Vensters in enveloppen

Inhoud
- Venstermessen
- Venster uitsnijden
- Afvoer venstersnipper
- Venstervorm
- Voorlopende kant
- Venster aan voor- en achterkant
- Standaard vensters
- Speciale venstervormen
- Dubbele vensters
- Venstergommering
- Venstervorm en venstervlag
- Vensterfilm
- Vensterfilm voor laserprinter
- Snijden vensterfilm

Venstermessen:

Een venster in een envelop kan op twee manieren worden uitgesneden:
1-met een vast venstermes.
2-met een foliemes.

Het mes, wat wordt gebruikt, is afhankelijk van de enveloppenmachine, waarop wordt geproduceerd.
Nieuwe machines beschikken vaak over magneetwalsen, die in oude machines vaak niet aanwezig zijn.

Het foliemes bestaat uit een stalen plaatje, waarop een verhoogd beeld van de uit te snijden venstermesvorm zit.
Dit foliemes wordt op een magneetwals geklikt.
Door deze techniek kan een producent snel van mes wisselen.

Venster uitsnijden

Het venstermes snijdt altijd vanaf de onderkant van het papier de venstersnipper uit.
Tijdens het draaien van de wals waarop het venstermes is bevestigd, komt het mes tegen de boven het papier liggende ronde snijlijst (bij foliemessen) of tegen de tegendrukcylinder (bij vaste messen).
Zo'n snijlijst is een keramische staaf die enigszins scheef in een snijlijsthouder zit op een vaste positie in de machine.
De scheefstand is nodig om tijdens het uitsnijden een schaarbeweging te kunnen maken. De snijlijst moet periodiek iets worden verdraaid, omdat deze tijdens het snijden slijt.


Afvoeren venstersnipper:

In het vaste mes zien we een aantal zuignapjes zitten, die de venster-snipper dmv vacuüm aanzuigt tijdens het uitsnijden. Op het moment dat de venstersnipper helemaal is uitgesneden en het venstermes verder is gedraaid, wordt de snipper dmv blaaslucht in de afzuiginstallatie geblazen. De wals, waarop het venster is gemonteerd, is dus een vacuüm-blaasluchtcylinder.

Bij de foliemessen is in de mesvorm een aantal gaten aangebracht, die hetzelfde doel hebben als de zuignapjes in het vaste mes.

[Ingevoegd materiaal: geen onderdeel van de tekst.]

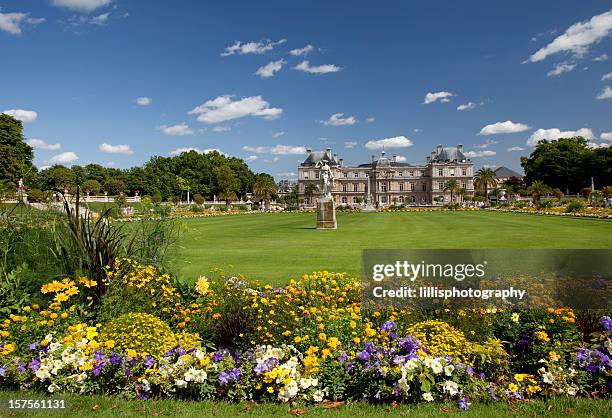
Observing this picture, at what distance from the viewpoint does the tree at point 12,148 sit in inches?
2191

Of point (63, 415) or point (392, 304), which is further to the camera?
Answer: point (392, 304)

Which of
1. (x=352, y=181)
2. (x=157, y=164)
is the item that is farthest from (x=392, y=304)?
(x=352, y=181)

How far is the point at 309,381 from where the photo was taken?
427 centimetres

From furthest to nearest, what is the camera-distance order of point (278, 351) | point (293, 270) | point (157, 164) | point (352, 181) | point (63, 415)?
point (352, 181)
point (157, 164)
point (293, 270)
point (278, 351)
point (63, 415)

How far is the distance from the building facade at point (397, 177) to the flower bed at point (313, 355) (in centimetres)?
11207

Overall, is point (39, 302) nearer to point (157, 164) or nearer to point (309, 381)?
point (309, 381)

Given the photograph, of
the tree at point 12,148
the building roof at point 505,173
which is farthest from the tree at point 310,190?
the building roof at point 505,173

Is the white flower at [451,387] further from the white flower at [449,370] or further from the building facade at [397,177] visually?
the building facade at [397,177]

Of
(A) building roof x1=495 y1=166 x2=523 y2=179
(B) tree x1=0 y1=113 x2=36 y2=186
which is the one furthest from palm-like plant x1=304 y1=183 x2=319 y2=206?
(A) building roof x1=495 y1=166 x2=523 y2=179

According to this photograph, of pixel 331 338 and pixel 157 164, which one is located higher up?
pixel 157 164

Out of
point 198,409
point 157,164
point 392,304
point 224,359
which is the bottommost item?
point 198,409

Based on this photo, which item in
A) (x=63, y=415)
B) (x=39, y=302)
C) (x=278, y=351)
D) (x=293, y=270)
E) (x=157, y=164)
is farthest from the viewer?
(x=157, y=164)

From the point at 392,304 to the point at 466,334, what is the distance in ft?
2.77

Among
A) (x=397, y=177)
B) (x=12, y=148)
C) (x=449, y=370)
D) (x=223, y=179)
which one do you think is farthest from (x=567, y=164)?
(x=449, y=370)
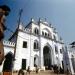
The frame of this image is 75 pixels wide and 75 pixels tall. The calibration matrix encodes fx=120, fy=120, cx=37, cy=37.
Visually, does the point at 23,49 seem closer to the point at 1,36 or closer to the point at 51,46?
the point at 51,46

Venstervorm: zie ook Speciale venstervormen

De vorm van het venstermes moet, als we op het mes kijken, gelijk zijn aan het venster, gezien aan de binnenzijde van de envelop. Het mes snijdt immers van onder naar boven (= van buitenzijde envelop naar binnenzijde). Het mes is dus horizontaal gespiegeld ten opzichte van de venstervorm, zoals we die zien als we tegen de buitenkant van de envelop aankijken. De onderkant van het venster is gelijk aan de voorlopende zijde van het venstermes.

Voorlopende kant:

De voorlopende kant van een envelop is die kant, die het eerst door de machine gaat. Dit is altijd de bodemklep oftewel de achterkant, in de afbeelding hiernaast aangegeven met een pijl.
Ook een venstermes heeft een voorlopende kant. Hier zit bij de foliemessen een rand, waarmee het mes in de gleuf van de magneetwals wordt bevestigd, of een aantal rechthoekige gaten die over nokjes op de magneetwals vallen.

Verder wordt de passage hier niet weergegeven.